Nicaragua : des victimes de violences prennent la parole

Ligia Canales, ancienne victime de violence domestique au Nicaragua
Ligia Canales, ancienne victime de violence domestique, est aujourd’hui une volontaire engagée. Crédits photo : Glomara Iglesias/PNUD Nicaragua.

Ligia Canales, mère de trois enfants et victime de violence conjugale, a réussi à surmonter ses craintes et a pris une courageuse décision.

« Mon ancien compagnon se saoulait, me battait, et menaçait de me tuer. J’avais vraiment peur, et j’ai décidé de rechercher de l’aide. Un jour, j’ai dénoncé ses agissements à la police, » raconte-t-elle.

À retenir

  • Ce projet financé à hauteur de 2 millions de dollars vise à favoriser l’accès aux services juridiques aux victimes de la violence conjugale au Nicaragua.
  • Près de 880 fonctionnaires ont été formes à la prévention et aux soins aux victimes et près de 150 unités de femmes policiers ont été créés par le gouvernement.
  • Des forums sur les questions de genre et des groupes d’entraide ont été mis en place à travers le pays.

Au cours d’une de ses visites au poste de police responsable des cas liés aux violences sexistes, Ligia a été invitée à intervenir en tant que Promotora Voluntaria y Solidaria (Promotrice volontaire et solidaire), ce qu’elle a accepté avec enthousiasme. Elle s’est davantage renseignée sur la violence conjugale, le VIH/sida, et sur la Loi générale contre la violence à l’égard des femmes (Ley Integral contra la Violencia hacia las Mujeres). Elle partage désormais ses connaissances auprès de la communauté.

« Je n’ai pas honte de parler de la violence contre les femmes. J’en ai été victime et je veux montrer aux femmes qu’il est possible d’y faire face. »

Ligia fait partie des quelques 880 fonctionnaires formés à la prévention et aux soins aux victimes. Ce projet lancé en octobre 2012 est doté d’un budget de plus de 2 millions de dollars financé par la Coopération suisse pour l’Amérique centrale et le Royaume de Norvège. Il est mis en œuvre par le PNUD en coordination avec la Police nationale, le Ministère de la Famille, l’Université centroaméricaine (UCA, Universidad Centroamericana) ainsi que d’autres agences étatiques et privées.

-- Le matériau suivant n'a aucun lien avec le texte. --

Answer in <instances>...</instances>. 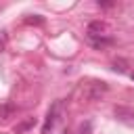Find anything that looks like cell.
Here are the masks:
<instances>
[{
    "instance_id": "cell-5",
    "label": "cell",
    "mask_w": 134,
    "mask_h": 134,
    "mask_svg": "<svg viewBox=\"0 0 134 134\" xmlns=\"http://www.w3.org/2000/svg\"><path fill=\"white\" fill-rule=\"evenodd\" d=\"M6 44H8V36H6V31H0V52H4Z\"/></svg>"
},
{
    "instance_id": "cell-3",
    "label": "cell",
    "mask_w": 134,
    "mask_h": 134,
    "mask_svg": "<svg viewBox=\"0 0 134 134\" xmlns=\"http://www.w3.org/2000/svg\"><path fill=\"white\" fill-rule=\"evenodd\" d=\"M88 42L94 48H105V46L113 44V38H109V36H92V38H88Z\"/></svg>"
},
{
    "instance_id": "cell-9",
    "label": "cell",
    "mask_w": 134,
    "mask_h": 134,
    "mask_svg": "<svg viewBox=\"0 0 134 134\" xmlns=\"http://www.w3.org/2000/svg\"><path fill=\"white\" fill-rule=\"evenodd\" d=\"M130 75H132V80H134V73H130Z\"/></svg>"
},
{
    "instance_id": "cell-2",
    "label": "cell",
    "mask_w": 134,
    "mask_h": 134,
    "mask_svg": "<svg viewBox=\"0 0 134 134\" xmlns=\"http://www.w3.org/2000/svg\"><path fill=\"white\" fill-rule=\"evenodd\" d=\"M115 117L128 126H134V109L130 107H115Z\"/></svg>"
},
{
    "instance_id": "cell-8",
    "label": "cell",
    "mask_w": 134,
    "mask_h": 134,
    "mask_svg": "<svg viewBox=\"0 0 134 134\" xmlns=\"http://www.w3.org/2000/svg\"><path fill=\"white\" fill-rule=\"evenodd\" d=\"M98 6H103V8H109V6H113V4H111V2H100V0H98Z\"/></svg>"
},
{
    "instance_id": "cell-6",
    "label": "cell",
    "mask_w": 134,
    "mask_h": 134,
    "mask_svg": "<svg viewBox=\"0 0 134 134\" xmlns=\"http://www.w3.org/2000/svg\"><path fill=\"white\" fill-rule=\"evenodd\" d=\"M124 65H126L124 61H115V63H113V69H115V71H126V67H124Z\"/></svg>"
},
{
    "instance_id": "cell-4",
    "label": "cell",
    "mask_w": 134,
    "mask_h": 134,
    "mask_svg": "<svg viewBox=\"0 0 134 134\" xmlns=\"http://www.w3.org/2000/svg\"><path fill=\"white\" fill-rule=\"evenodd\" d=\"M103 31H105V25L100 21H94V23L88 25V38H92V36H105Z\"/></svg>"
},
{
    "instance_id": "cell-7",
    "label": "cell",
    "mask_w": 134,
    "mask_h": 134,
    "mask_svg": "<svg viewBox=\"0 0 134 134\" xmlns=\"http://www.w3.org/2000/svg\"><path fill=\"white\" fill-rule=\"evenodd\" d=\"M25 21H27V23H42V19H40L38 15H36V17H27Z\"/></svg>"
},
{
    "instance_id": "cell-1",
    "label": "cell",
    "mask_w": 134,
    "mask_h": 134,
    "mask_svg": "<svg viewBox=\"0 0 134 134\" xmlns=\"http://www.w3.org/2000/svg\"><path fill=\"white\" fill-rule=\"evenodd\" d=\"M59 109H61V103H59V100L48 109V113H46V121H44V126H42V134H50V130H52V126H54V121H57Z\"/></svg>"
}]
</instances>
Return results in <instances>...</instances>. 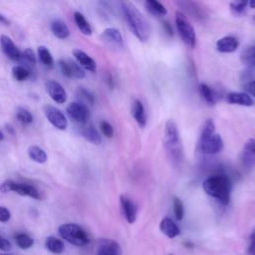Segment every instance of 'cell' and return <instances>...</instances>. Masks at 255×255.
<instances>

Dans le cadre de ce programme, 150 unités de femmes policiers ont été créés et 350 forums portant sur les méthodes de règlement des conflits et les processus d’auto-assistance ont été organisés dans différentes villes du pays. Les journalistes ont assisté à des cours sur la communication et sur le genre, et quelques 320 personnes, dont des enseignants, des étudiants, des mères et des chefs de familles et des fonctionnaires publics, ont assisté à des formations sur les questions de genre. L’Institution médicolégale (Instituto de Medicina Legal) a également formé de nombreux fonctionnaires dans le domaine des statistiques et de la psycho-traumatologie médicolégale.

Ligia suit des cours de droit tous les samedis. Une fois qu’elle sera venue à bout de son cursus, elle envisage de défendre les femmes victimes d’actes de violence. Pendant ce temps, elle continue de diriger son entreprise, un petit restaurant traditionnel situé dans le quartier réputé de Managua, et elle n’oublie pas son passé : « nous ne serons pas en paix tant que la violence conjugale subsistera. »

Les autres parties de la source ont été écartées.